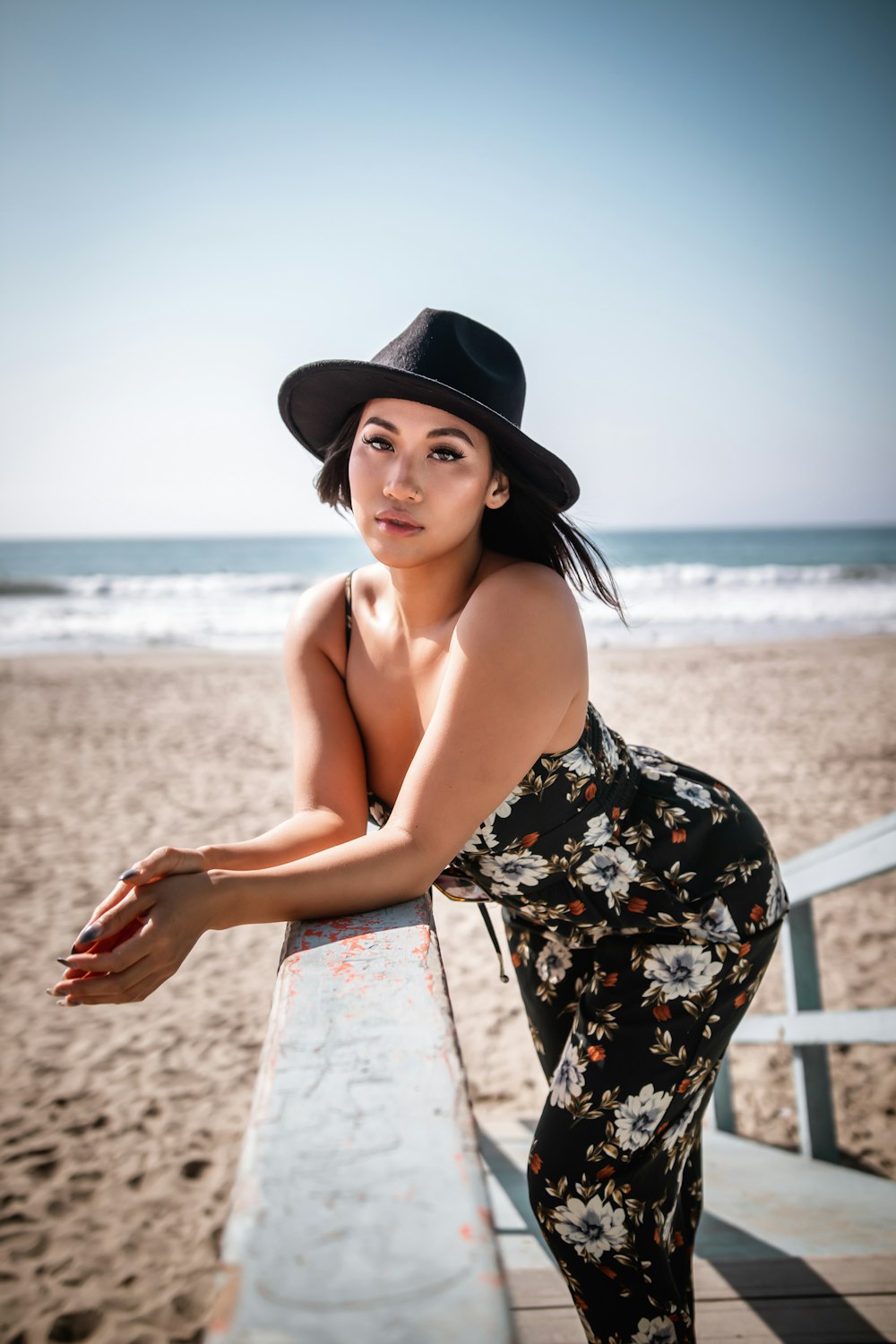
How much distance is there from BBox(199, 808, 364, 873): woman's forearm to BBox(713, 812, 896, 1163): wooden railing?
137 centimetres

* * *

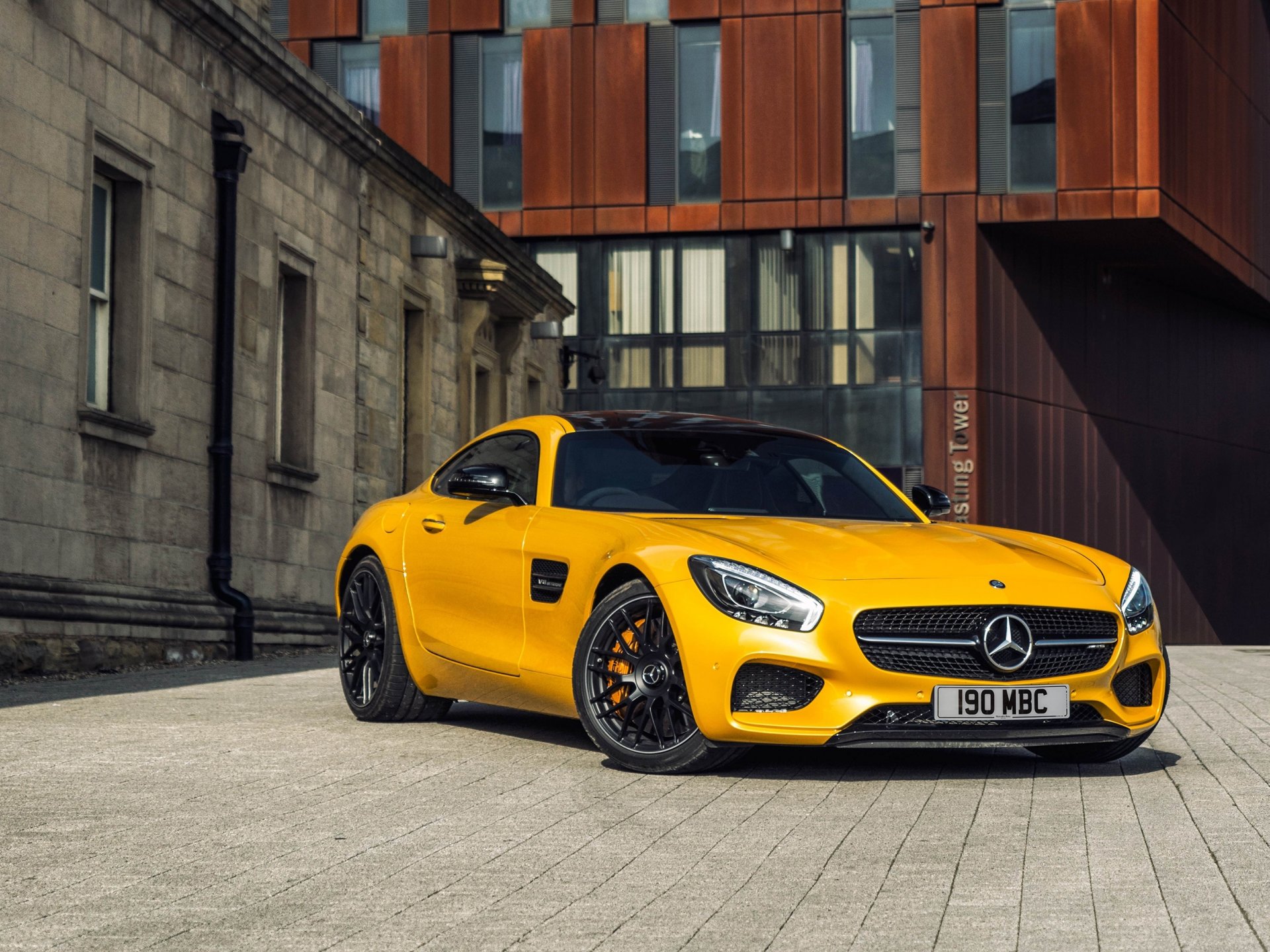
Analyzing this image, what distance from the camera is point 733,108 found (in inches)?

...

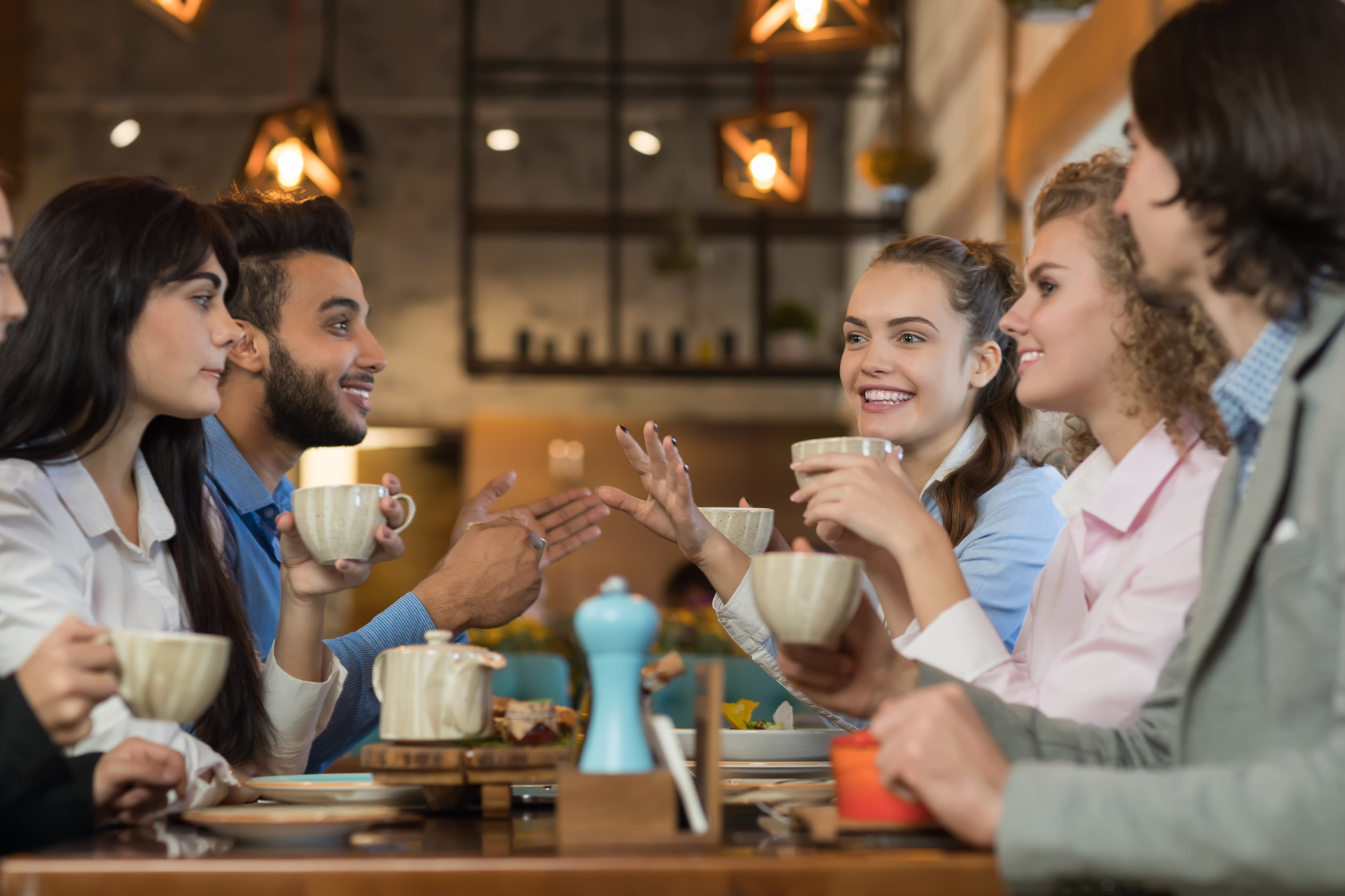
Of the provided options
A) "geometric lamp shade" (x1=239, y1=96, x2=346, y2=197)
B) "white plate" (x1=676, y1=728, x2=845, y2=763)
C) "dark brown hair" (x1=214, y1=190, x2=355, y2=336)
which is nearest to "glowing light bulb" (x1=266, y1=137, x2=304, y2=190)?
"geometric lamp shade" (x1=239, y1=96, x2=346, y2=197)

• _WHAT IS BEING ASKED_:
In the stretch of the data that opens with the line containing "How much distance" and closes with the line containing "137 centimetres", swap "wooden railing" for "metal railing" and leave everything else unchanged. Return only those lines.

• _ANSWER IN FULL_:
How much distance is there from BBox(199, 808, 364, 873): woman's forearm to BBox(713, 812, 896, 1163): metal railing?
137 centimetres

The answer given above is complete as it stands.